The hon. Lady is generous in allowing me to intervene again. There are statistics and information showing that fluoridation of water leads to osteoporosis and other diseases. Is it not important to be careful before pursuing a policy that could affect people’s health negatively rather than help them?
I understand the hon. Gentleman’s concerns, and I am sure the population in his area will continue to have that debate, but I am convinced by the data and information that I have seen that, on balance, fluoridation of the water is a good thing. I was intending to touch on it later, but I shall now skip around it.
I will come back to the issue of families and the cost of dental care. Brushing teeth from an early age is certainly something we should all be doing; it has no significant cost and has positive outcomes. Dental treatment can be expensive, so a dental contract that focuses on prevention, works with people identified as having a higher risk of dental decay and takes a more risk-based approach—patient by patient—could lead to some families spending less on their visits to the dentist each year. That would obviously be a good thing for those families. Those people who have no visible issues of tooth decay—an increasing number in the UK, thanks in part to fluoridation—do not need a service focused on drill and fill. They need a system that rewards dentists for the preventive work they do, which should lead overall to less expensive treatments.

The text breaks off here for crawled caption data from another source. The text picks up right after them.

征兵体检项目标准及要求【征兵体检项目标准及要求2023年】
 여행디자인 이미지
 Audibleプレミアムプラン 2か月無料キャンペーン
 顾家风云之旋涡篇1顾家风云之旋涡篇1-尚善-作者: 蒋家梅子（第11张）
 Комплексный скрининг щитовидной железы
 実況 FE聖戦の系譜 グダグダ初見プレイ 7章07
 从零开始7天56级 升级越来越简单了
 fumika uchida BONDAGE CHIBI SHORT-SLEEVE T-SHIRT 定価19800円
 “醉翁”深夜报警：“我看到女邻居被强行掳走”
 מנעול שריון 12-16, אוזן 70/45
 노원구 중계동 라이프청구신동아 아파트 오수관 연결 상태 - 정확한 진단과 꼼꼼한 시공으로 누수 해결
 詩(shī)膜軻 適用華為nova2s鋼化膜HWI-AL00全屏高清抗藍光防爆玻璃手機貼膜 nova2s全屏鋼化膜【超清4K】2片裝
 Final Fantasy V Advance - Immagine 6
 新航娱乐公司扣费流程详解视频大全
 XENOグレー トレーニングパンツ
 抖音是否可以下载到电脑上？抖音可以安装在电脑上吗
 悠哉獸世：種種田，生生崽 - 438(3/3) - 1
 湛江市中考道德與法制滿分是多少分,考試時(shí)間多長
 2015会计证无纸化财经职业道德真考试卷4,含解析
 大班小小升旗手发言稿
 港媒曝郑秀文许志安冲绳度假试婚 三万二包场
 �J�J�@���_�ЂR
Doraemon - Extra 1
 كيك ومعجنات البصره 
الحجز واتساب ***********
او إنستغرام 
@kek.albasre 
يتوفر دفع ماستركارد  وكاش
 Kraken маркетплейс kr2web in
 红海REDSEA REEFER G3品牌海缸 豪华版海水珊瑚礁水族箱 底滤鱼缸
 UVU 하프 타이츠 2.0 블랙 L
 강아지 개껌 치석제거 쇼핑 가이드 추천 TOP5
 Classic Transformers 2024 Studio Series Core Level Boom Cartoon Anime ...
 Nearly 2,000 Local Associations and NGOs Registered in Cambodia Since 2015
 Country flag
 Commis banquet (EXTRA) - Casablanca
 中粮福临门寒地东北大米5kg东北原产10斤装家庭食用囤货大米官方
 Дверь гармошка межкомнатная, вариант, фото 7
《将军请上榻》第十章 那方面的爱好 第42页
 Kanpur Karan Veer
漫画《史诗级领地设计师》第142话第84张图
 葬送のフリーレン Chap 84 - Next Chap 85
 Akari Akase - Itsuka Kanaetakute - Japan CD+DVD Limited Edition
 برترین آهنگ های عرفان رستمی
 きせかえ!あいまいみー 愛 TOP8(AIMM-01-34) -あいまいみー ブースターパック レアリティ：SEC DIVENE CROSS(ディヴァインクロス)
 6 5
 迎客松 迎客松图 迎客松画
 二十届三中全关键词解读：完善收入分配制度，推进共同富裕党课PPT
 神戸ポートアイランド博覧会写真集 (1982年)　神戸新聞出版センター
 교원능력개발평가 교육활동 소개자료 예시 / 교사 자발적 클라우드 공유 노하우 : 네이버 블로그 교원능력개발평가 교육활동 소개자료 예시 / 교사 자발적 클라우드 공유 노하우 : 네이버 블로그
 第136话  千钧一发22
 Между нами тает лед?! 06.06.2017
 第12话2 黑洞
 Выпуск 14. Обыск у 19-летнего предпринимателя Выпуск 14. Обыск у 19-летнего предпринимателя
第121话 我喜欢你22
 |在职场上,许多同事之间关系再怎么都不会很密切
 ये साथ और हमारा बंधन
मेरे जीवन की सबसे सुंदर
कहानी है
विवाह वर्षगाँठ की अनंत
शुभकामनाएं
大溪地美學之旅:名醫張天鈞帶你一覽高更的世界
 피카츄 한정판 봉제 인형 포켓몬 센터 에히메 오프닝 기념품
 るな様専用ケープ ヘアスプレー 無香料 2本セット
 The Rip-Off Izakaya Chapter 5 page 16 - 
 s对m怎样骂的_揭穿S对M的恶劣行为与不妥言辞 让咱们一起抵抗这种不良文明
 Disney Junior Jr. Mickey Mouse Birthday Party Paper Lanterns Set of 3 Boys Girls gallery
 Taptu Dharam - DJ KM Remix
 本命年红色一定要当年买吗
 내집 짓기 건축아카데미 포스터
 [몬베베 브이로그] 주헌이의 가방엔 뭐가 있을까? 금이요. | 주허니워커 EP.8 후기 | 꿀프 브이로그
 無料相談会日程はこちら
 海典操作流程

The wider use of expert dental hygienists to monitor and advise patients as well as to carry out treatments could have a significant benefit, although there will be some dental practices—these issues have been raised—that are not currently suitable and do not have enough space to accommodate the additional clinics. Some of the proposed changes could be problematic for them. I would welcome an update from the Minister about whether he is picking up concerns from some of the pilots as to whether or not this is an issue. The result of the contract pilots will be crucial when it comes to deciding whether the patient, as well as the dentist, benefits from the change in emphasis. The wider health benefits of preventive work will also save the NHS money, if other health problems are caught early. Preventive work can save lives, which is obviously hugely important.
I urge the Minister to consider whether, as well as the pilot schemes, further public information campaigns are needed to make the general public aware of the growing number of oral cancers that are linked to smoking and alcohol consumption—particularly among young women—and the importance of brushing babies’ first teeth. It should be emphasised that dental care can be preventive, rather than something that we all have to suffer when we have toothache.
I know that companies such as Wrigley run their own campaigns linked to their products and support wider campaigns such as Keeping Britain Smiling, but, given the massive cost to the NHS of poor dental health and linked ill health, the Government also have a role to play. I hope that the Minister will not only take on board the concerns raised by me and by others, but will tell me about the steps that are currently being taken, and about those that may be planned. I invite him to come down to Plymouth, visit the dental school and look at some of the outreach work that it is doing in deprived communities, because I think that there are some very good lessons to be learnt.
We should all speak to and lobby our health commissioners to ensure that those who are involved in the new health commissioning system understand what dentists can contribute to an overall reduction in poor health and the early identification of health problems. I hope that the Minister will note that plea.